A union group has come up with guidelines on what tour guides can charge, a move that has been criticised by the industry.
The National Trades Union Congress' (NTUC) Tour Guide Chapter has outlined the minimum fees for guides, which includes charging $150 for a four-hour, half-day tour, and $250 for a full-day one.
Freelance guides and travel agents The Straits Times spoke to said guides' services are too varied to come under a standard price. The move was "anti-competitive", they said, even though there are no penalties for not following the recommendations.
As of December last year, there were 2,360 licensed tour guides here, such as freelancers and guides employed by travel agencies. They can charge as little as $10 an hour, or up to $180 per hour for someone with specialised knowledge or who speaks multiple languages.
The Straits Times understands the guidelines were set during a meeting on July 10 and took effect this month. The reasons for introducing them are unclear.
Ms Cham Hui Fong, executive secretary of the Attractions, Resorts and Entertainment Union (AREU) that oversees the Tour Guide Chapter, would not confirm the new guidelines.

#### DATA EXCERPTS
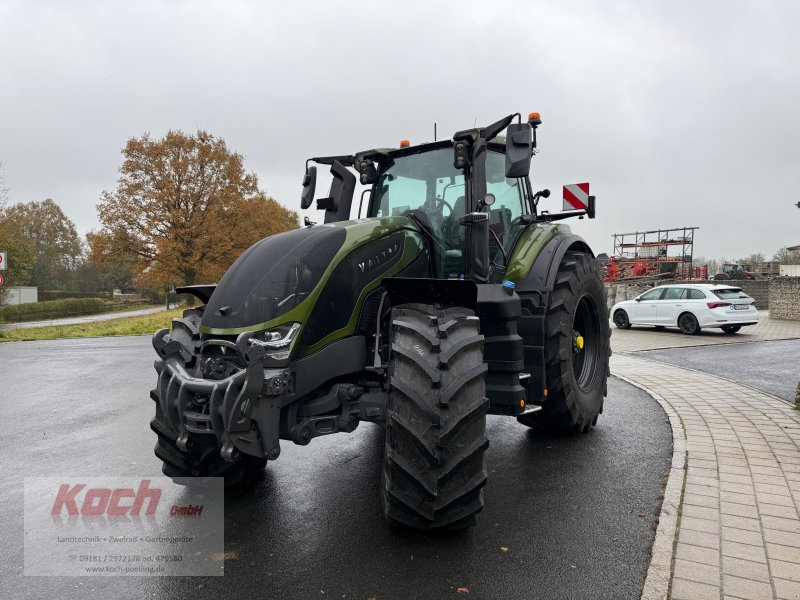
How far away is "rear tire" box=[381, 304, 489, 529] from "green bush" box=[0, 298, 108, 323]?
98.8 feet

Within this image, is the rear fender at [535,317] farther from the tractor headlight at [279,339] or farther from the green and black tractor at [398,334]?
the tractor headlight at [279,339]

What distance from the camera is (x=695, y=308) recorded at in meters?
15.7

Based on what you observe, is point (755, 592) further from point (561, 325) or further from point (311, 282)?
point (311, 282)

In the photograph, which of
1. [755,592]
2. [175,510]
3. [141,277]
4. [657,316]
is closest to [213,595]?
[175,510]

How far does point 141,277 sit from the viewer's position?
96.5 ft

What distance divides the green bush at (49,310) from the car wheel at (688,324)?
95.9ft

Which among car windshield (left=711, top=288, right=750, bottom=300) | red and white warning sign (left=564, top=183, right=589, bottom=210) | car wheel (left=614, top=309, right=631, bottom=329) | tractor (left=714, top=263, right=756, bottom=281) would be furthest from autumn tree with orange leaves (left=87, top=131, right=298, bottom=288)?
tractor (left=714, top=263, right=756, bottom=281)

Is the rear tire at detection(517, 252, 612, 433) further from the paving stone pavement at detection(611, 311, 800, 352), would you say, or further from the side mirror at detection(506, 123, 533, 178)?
the paving stone pavement at detection(611, 311, 800, 352)

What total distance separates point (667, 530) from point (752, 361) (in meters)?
8.89

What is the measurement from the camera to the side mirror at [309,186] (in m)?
4.91

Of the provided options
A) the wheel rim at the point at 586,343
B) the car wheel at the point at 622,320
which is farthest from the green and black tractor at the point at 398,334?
the car wheel at the point at 622,320

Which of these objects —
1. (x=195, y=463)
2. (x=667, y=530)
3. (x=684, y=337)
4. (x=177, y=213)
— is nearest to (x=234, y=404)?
(x=195, y=463)

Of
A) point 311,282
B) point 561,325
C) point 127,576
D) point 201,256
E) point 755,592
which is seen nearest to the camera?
point 755,592

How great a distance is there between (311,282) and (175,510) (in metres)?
1.79
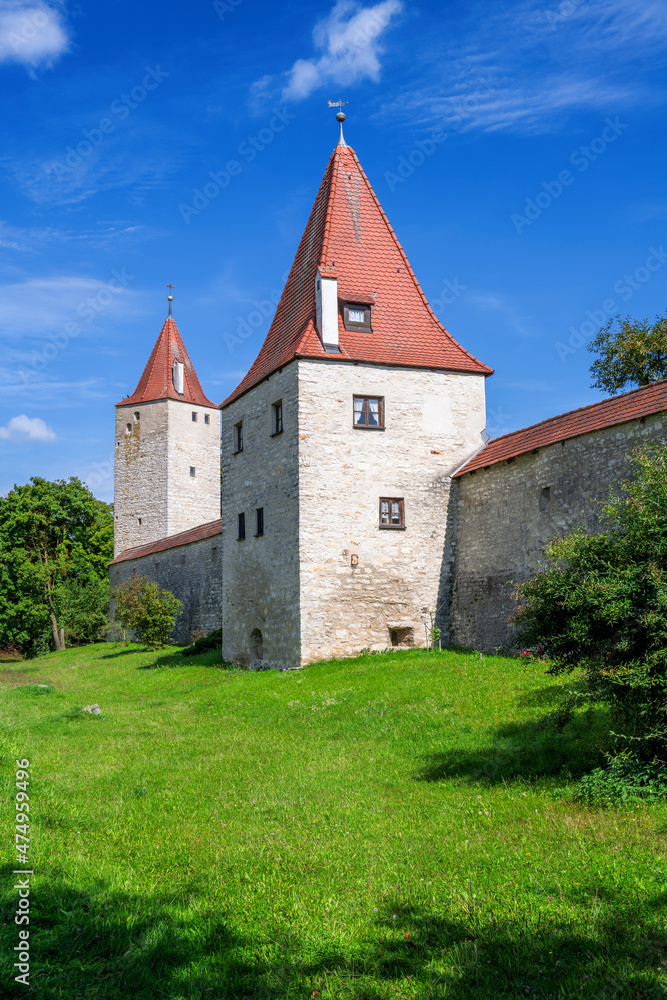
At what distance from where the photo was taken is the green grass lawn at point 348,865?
12.6 feet

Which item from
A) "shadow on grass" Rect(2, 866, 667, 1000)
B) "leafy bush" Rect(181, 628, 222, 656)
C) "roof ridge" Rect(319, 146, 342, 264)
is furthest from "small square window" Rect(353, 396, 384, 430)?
"shadow on grass" Rect(2, 866, 667, 1000)

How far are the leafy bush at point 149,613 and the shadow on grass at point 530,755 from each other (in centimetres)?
2274

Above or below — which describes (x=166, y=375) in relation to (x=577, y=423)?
above

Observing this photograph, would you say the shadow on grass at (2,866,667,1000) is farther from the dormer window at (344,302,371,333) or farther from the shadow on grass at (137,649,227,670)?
the shadow on grass at (137,649,227,670)

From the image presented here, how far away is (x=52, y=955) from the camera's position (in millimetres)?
4094

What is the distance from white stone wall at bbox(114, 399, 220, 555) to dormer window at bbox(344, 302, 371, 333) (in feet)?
93.6

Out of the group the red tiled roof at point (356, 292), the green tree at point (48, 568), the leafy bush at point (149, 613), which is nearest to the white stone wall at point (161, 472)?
the green tree at point (48, 568)

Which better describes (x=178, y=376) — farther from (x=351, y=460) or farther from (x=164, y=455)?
(x=351, y=460)

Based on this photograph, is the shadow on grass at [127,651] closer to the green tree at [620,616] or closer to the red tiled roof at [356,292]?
the red tiled roof at [356,292]

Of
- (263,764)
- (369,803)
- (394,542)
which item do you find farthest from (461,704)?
(394,542)

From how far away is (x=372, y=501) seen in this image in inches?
688

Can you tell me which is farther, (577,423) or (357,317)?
(357,317)

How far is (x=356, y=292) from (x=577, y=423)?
7347 millimetres

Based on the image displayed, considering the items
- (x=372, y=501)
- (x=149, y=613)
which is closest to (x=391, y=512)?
(x=372, y=501)
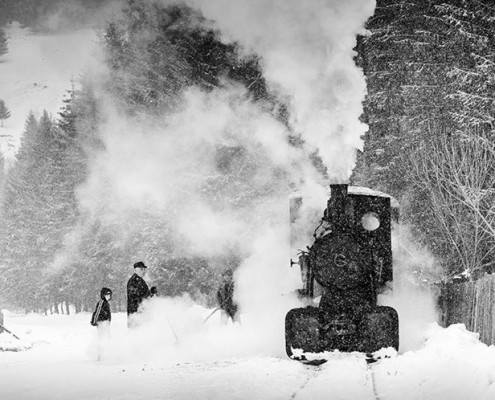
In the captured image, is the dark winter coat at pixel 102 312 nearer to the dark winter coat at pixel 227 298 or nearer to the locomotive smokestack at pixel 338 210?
the dark winter coat at pixel 227 298

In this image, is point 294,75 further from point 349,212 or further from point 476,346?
point 476,346

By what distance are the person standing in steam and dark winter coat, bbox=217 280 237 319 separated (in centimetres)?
338

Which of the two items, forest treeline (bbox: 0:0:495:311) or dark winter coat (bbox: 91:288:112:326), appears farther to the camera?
forest treeline (bbox: 0:0:495:311)

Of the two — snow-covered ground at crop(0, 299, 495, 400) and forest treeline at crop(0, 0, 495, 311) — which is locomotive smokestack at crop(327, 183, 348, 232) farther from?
forest treeline at crop(0, 0, 495, 311)

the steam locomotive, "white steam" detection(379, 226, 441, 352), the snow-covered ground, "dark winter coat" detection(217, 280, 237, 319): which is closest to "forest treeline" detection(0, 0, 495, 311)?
"white steam" detection(379, 226, 441, 352)

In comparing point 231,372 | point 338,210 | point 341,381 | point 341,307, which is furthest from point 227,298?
point 341,381

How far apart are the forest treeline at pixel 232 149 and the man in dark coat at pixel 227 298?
467cm

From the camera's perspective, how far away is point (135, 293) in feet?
39.9

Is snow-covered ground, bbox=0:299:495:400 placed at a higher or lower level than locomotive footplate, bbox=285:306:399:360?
lower

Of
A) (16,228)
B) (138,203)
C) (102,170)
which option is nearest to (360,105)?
(138,203)

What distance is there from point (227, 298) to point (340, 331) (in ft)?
19.0

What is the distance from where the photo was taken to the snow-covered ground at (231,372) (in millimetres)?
7379

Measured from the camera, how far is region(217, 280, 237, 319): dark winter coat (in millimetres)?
15461

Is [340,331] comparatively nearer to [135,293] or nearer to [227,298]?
[135,293]
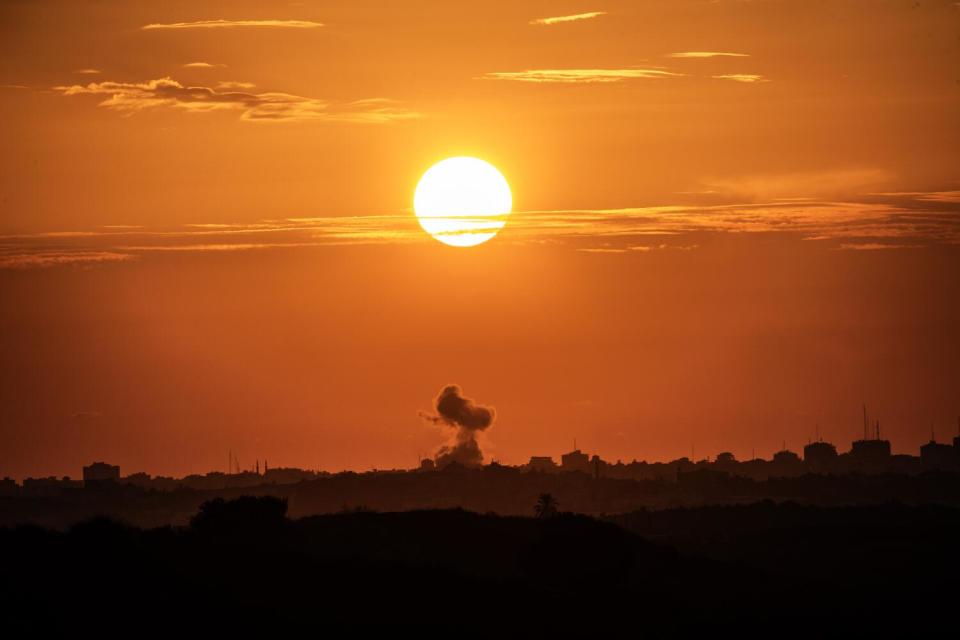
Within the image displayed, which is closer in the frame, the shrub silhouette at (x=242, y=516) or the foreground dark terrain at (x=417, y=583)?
the foreground dark terrain at (x=417, y=583)

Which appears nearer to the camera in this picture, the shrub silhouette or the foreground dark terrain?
the foreground dark terrain

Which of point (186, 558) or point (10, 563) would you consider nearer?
point (10, 563)

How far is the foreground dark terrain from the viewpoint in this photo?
288ft

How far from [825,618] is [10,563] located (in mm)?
54963

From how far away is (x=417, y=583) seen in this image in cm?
10525

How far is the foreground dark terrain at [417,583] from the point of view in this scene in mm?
87750

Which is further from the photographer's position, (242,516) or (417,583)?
(242,516)

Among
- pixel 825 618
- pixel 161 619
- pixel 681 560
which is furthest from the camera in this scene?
pixel 681 560

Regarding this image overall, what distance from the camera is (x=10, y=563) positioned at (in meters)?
90.7

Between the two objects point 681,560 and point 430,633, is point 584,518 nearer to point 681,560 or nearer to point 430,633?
point 681,560

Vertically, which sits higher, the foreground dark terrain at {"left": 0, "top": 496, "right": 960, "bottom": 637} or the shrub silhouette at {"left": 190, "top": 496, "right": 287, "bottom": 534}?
the shrub silhouette at {"left": 190, "top": 496, "right": 287, "bottom": 534}

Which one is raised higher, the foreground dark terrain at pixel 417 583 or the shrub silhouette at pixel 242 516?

#### CHALLENGES
a. Using the article on tour guide fees, decide whether each statement agrees with it: (i) the recommended minimum for a full-day tour is $250; (ii) guides who ignore the recommendations face penalties; (iii) there were 2,360 licensed tour guides as of December last year. Answer yes or no for each and quote the words that decide it.
b. Duplicate the article on tour guide fees word for word, everything from "The National Trades" down to "speaks multiple languages.".
c. Answer these from the article on tour guide fees, one per line:
(i) On what date was the meeting that set the guidelines held?
(ii) Who is the executive secretary of the Attractions, Resorts and Entertainment Union?
(iii) What is the highest hourly rate a guide can charge?

#### COMPLETE ANSWERS
a.
(i) Yes: "$250 for a full-day one"
(ii) No: "even though there are no penalties for not following the recommendations"
(iii) Yes: "As of December last year, there were 2,360 licensed tour guides here"

b.
The National Trades Union Congress' (NTUC) Tour Guide Chapter has outlined the minimum fees for guides, which includes charging $150 for a four-hour, half-day tour, and $250 for a full-day one.
Freelance guides and travel agents The Straits Times spoke to said guides' services are too varied to come under a standard price. The move was "anti-competitive", they said, even though there are no penalties for not following the recommendations.
As of December last year, there were 2,360 licensed tour guides here, such as freelancers and guides employed by travel agencies. They can charge as little as $10 an hour, or up to $180 per hour for someone with specialised knowledge or who speaks multiple languages.

c.
(i) July 10
(ii) Ms Cham Hui Fong
(iii) $180 per hour